For Love of Liberty: The Story of America's Black Patriots
The mini-series—a project of actor Louis Gossett, Jr.—was 10 years in the making, and it shows. The filmmakers dug up reams of historical footage and countless photographs and paintings, as well as hundreds of letters, journal entries, speeches, and newspaper articles. The format borrows heavily from Ken Burns, with an impressive cast pitching in for dramatic readings of historical texts. (Ice-T, Kris Kristofferson, Bill Cosby, John Travolta, Danny Glover, Susan Sarandon, Morgan Freeman, and Jeffrey Wright all take part. The list goes on.) Dozens of ordinary soldiers, as well as historical figures such as W.E.B. Du Bois and Ida B. Wells, are given voice, as are numerous forgotten "firsts," like Capt. Riley Pitts, the first black officer to receive the Medal of Honor. If For Love of Liberty isn't comprehensive, it's certainly a valiant attempt.
Unfortunately, much of that rigor is wasted due to poor storytelling. Early on, the words of Spanish-American War historian Edward Johnson appear on the screen: "Let it be said that the Negro soldier did his duty under the flag, whether the flag protected him or not." Like lawyers arguing a case, the filmmakers proceed to prove this point, exhibit by exhibit. The documentary begins with Crispus Attucks, the first casualty of the American Revolution, and moves swiftly through history, never lingering long. The bulk of the story is told through voice-overs of letters and journal entries. While these original sources are often fascinating, it's a format that grows tired after four hours. (And when those sonorous voices start quoting web sites, as they do in describing the 2000 bombing of the USS Cole, it's downright embarrassing.)
Instead of interviewing historians or people who actually fought in these wars, the producers put their energies into historical reenactments. For the most part, they are impressionistic and inoffensive. Most dramatize the act of letter-writing itself: Think quill pens and inkwells. But by World War I, when reenactments of soldiers in action begin to alternate with historical footage, they become frustrating. It is difficult to tell which shots are authentic, distracting the viewer into checking for graininess in the film stock. (And reenactments of the Persian Gulf War? Give me a break.)
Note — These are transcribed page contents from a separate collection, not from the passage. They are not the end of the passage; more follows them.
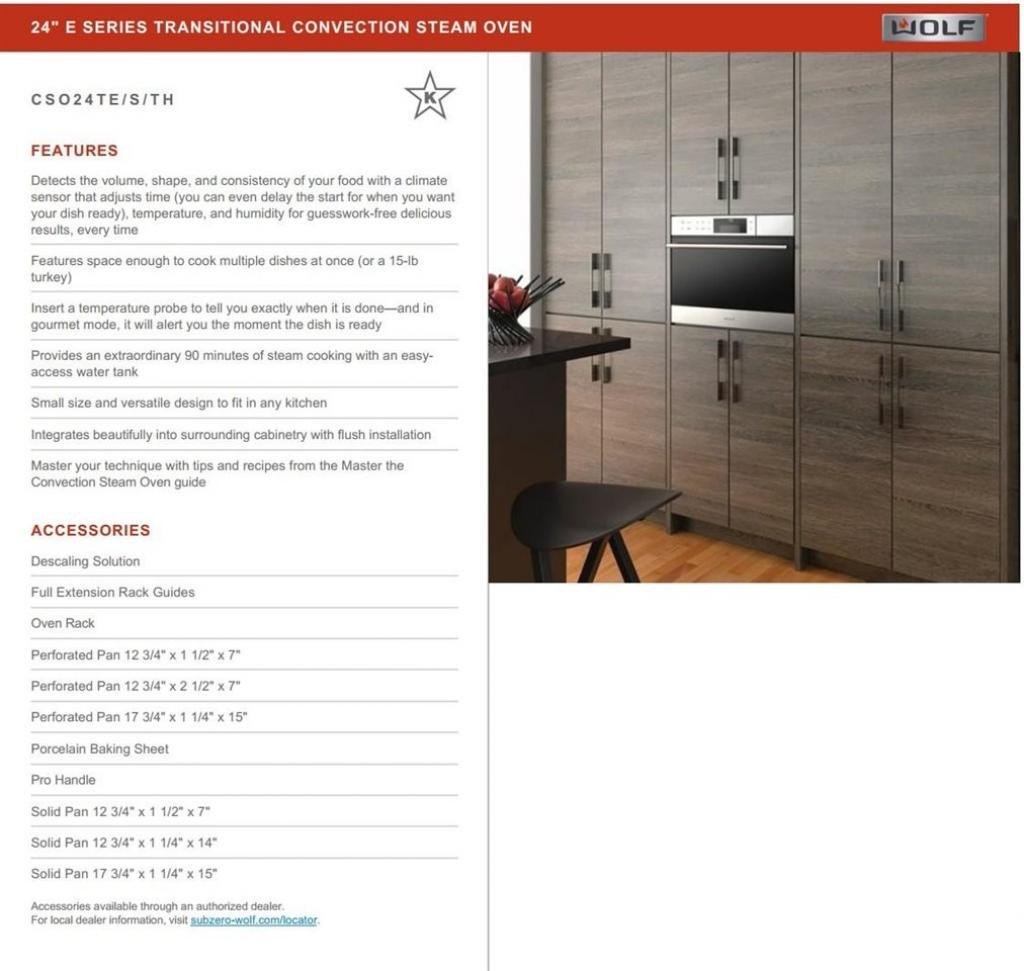 24" E SERIES TRANSITIONAL CONVECTION STEAM OVEN

WOLF

CSO24TE/S/TH

K

FEATURES

Detects the volume, shape, and consistency of your food with a climate sensor that adjusts time (you can even delay the start for when you want your dish ready), temperature, and humidity for guesswork-free delicious results, every time

Features space enough to cook multiple dishes at once (or a 15-lb turkey)

Insert a temperature probe to tell you exactly when it is done—and in gourmet mode, it will alert you the moment the dish is ready

Provides an extraordinary 90 minutes of steam cooking with an easy-access water tank

Small size and versatile design to fit in any kitchen

Integrates beautifully into surrounding cabinetry with flush installation

Master your technique with tips and recipes from the Master the Convection Steam Oven guide

ACCESSORIES

Descaling Solution

Full Extension Rack Guides

Oven Rack

Perforated Pan 12 3/4" x 1 1/2" x 7"

Perforated Pan 12 3/4" x 2 1/2" x 7"

Perforated Pan 17 3/4" x 1 1/4" x 15"

Porcelain Baking Sheet

Pro Handle

Solid Pan 12 3/4" x 1 1/2" x 7"

Solid Pan 12 3/4" x 1 1/4" x 14"

Solid Pan 17 3/4" x 1 1/4" x 15"

Accessories available through an authorized dealer.
For local dealer information, visit subzero-wolf.com/locator.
All that said, parts of For Love of Liberty are quite powerful. The long litany of heroic feats by black Americans, while poorly contextualized, makes one realize the extent to which American military history has been whitewashed. And the documentary covers many figures that should long have been in the history books. Many Americans know about Crispus Attucks, the Tuskegee Airmen of World War II, and the Buffalo Soldiers, the black regiment that helped "tame the West." But how many have heard of Robert Smalls? Smalls was a slave who worked aboard a Confederate steamer during the Civil War. One night, while the white officers were ashore, Smalls commandeered the ship and delivered it into the hands of the Union. Smalls became a hero, and the ship was hailed as "the first trophy from Fort Sumter." He later became a South Carolina state legislator, and helped draft a new constitution of the state in which he had been a slave.
Or what about Eugene Jacques Bullard, World War I's only black combat pilot? Bullard flew accompanied by a pet monkey named Jimmy, and the insignia on his plane read: "All blood runs red." He was known as "The Black Swallow of Death" for his flying--and shooting--prowess. He flew for the French; the American military barred blacks from flying. Each bio in the documentary is disappointingly brief, but like a good encyclopedia, For Love of Liberty leaves you wanting to know more.
The quoted letters, too, are often moving. "Why did black men die here in France 3,300 miles from their homes?" soldier William Hewlett wrote during World War I, echoing the writings of many a soldier before and after him. "Was it to make democracy safe for white people in America, with the black race left out?"
But as the series moves into the modern era, its flaws become more glaring. Its coverage of the Vietnam War makes barely any mention of the draft, which was clearly a great motivator for soldiers of all colors. And the feats of black soldiers who fought in Vietnam are celebrated with only scant mention of the "war" at home. What of those black Americans, like Muhammad Ali, who exhibited that other kind of bravery: resistance?
In their single-minded effort to be laudatory, the filmmakers sometimes bang the war drums a bit too loudly. Midway through introducing the current conflicts in the Middle East, narrator Avery Brooks says: "The war on terrorism spilled into Iraq." Millions of Americans might beg to differ that the lead-up to the war was quite that simple, but such lack of nuance is unfortunately the norm in For Love of Liberty.
At the end, host Halle Berry returns to the question of motivation. What led generations of black Americans to fight and die for a country that didn't even afford them basic freedoms? The patriotic music—too loud and too constant throughout—swells, and Berry reveals the long-awaited answer. It's simple, apparently. "Like all Americans in all wars," she says, "African-Americans fought for love of liberty."
For Love of Liberty: The Story of America's Black Patriots airs on Maryland Public Television Monday, Feb. 22, and Tuesday, Feb. 23 at 9:00 p.m.